#### MATERIAL SHOWN:

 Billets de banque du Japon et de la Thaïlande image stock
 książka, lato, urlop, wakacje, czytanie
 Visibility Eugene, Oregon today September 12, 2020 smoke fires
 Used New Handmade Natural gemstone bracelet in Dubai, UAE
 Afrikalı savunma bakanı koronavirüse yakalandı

...

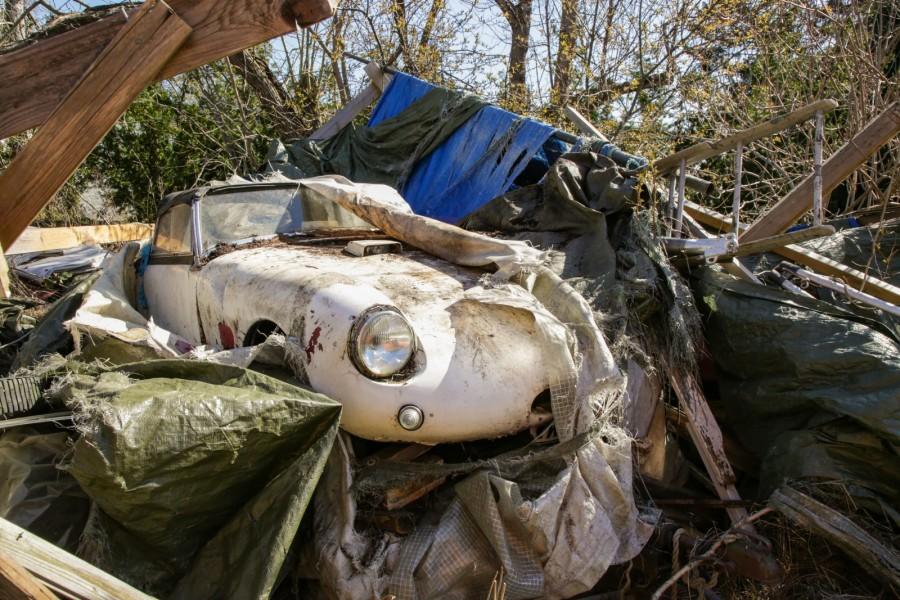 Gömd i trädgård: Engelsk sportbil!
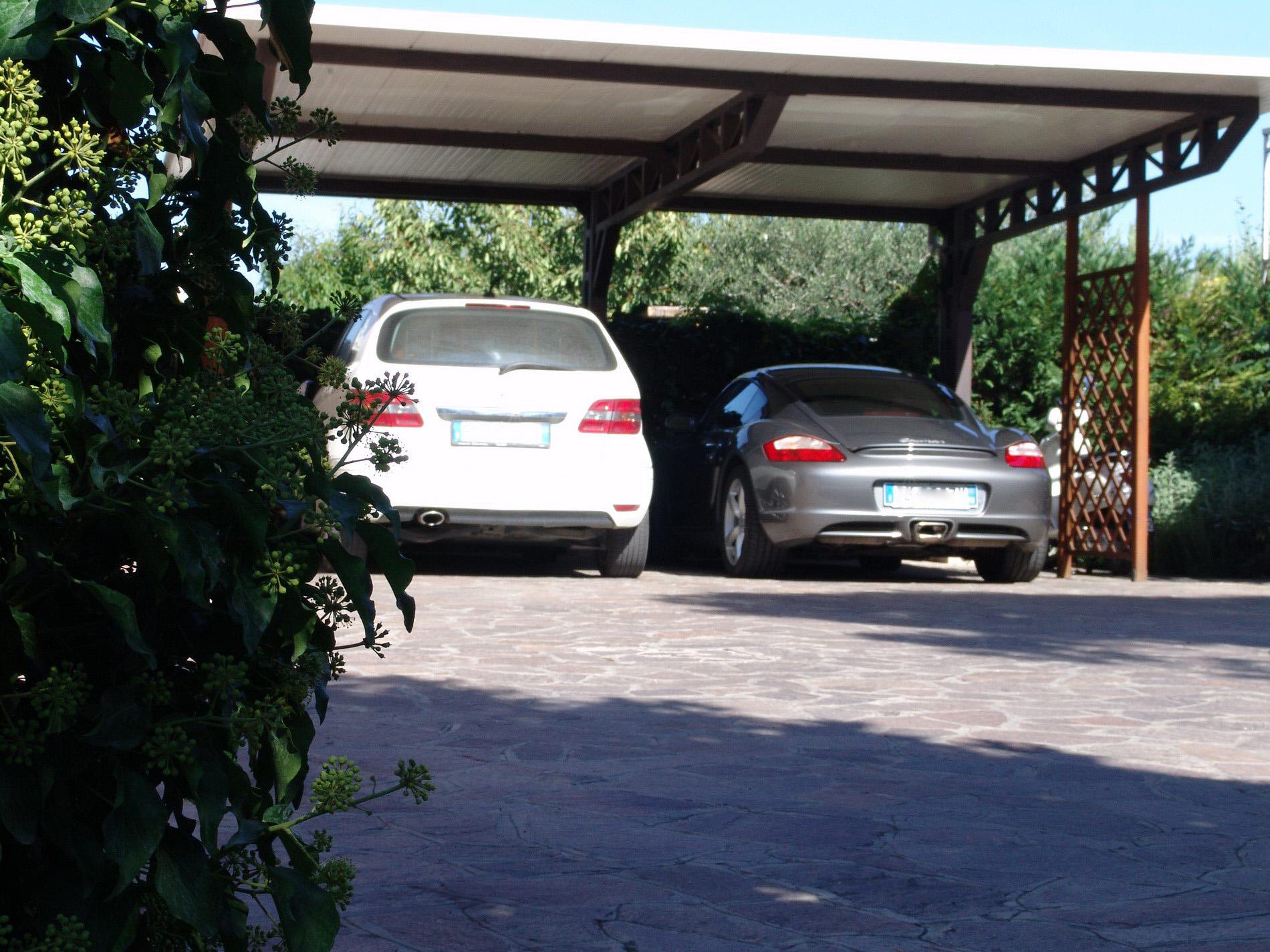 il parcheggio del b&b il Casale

...

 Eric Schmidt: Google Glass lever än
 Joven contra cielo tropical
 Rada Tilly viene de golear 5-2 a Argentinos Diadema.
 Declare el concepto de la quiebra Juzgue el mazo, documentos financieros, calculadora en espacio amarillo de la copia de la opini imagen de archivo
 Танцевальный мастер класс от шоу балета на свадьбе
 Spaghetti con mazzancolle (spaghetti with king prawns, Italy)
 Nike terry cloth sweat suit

#### WHAT THE TASK ASKS:
Please transcribe only the lines in the records above running from the line that has "Billets de banque" through the line that has "Afrikalı savunma bakanı", both included, exactly as they appear.

#### RESULT FOR THIS TASK:
 Billets de banque du Japon et de la Thaïlande image stock
 książka, lato, urlop, wakacje, czytanie
 Visibility Eugene, Oregon today September 12, 2020 smoke fires
 Used New Handmade Natural gemstone bracelet in Dubai, UAE
 Afrikalı savunma bakanı koronavirüse yakalandı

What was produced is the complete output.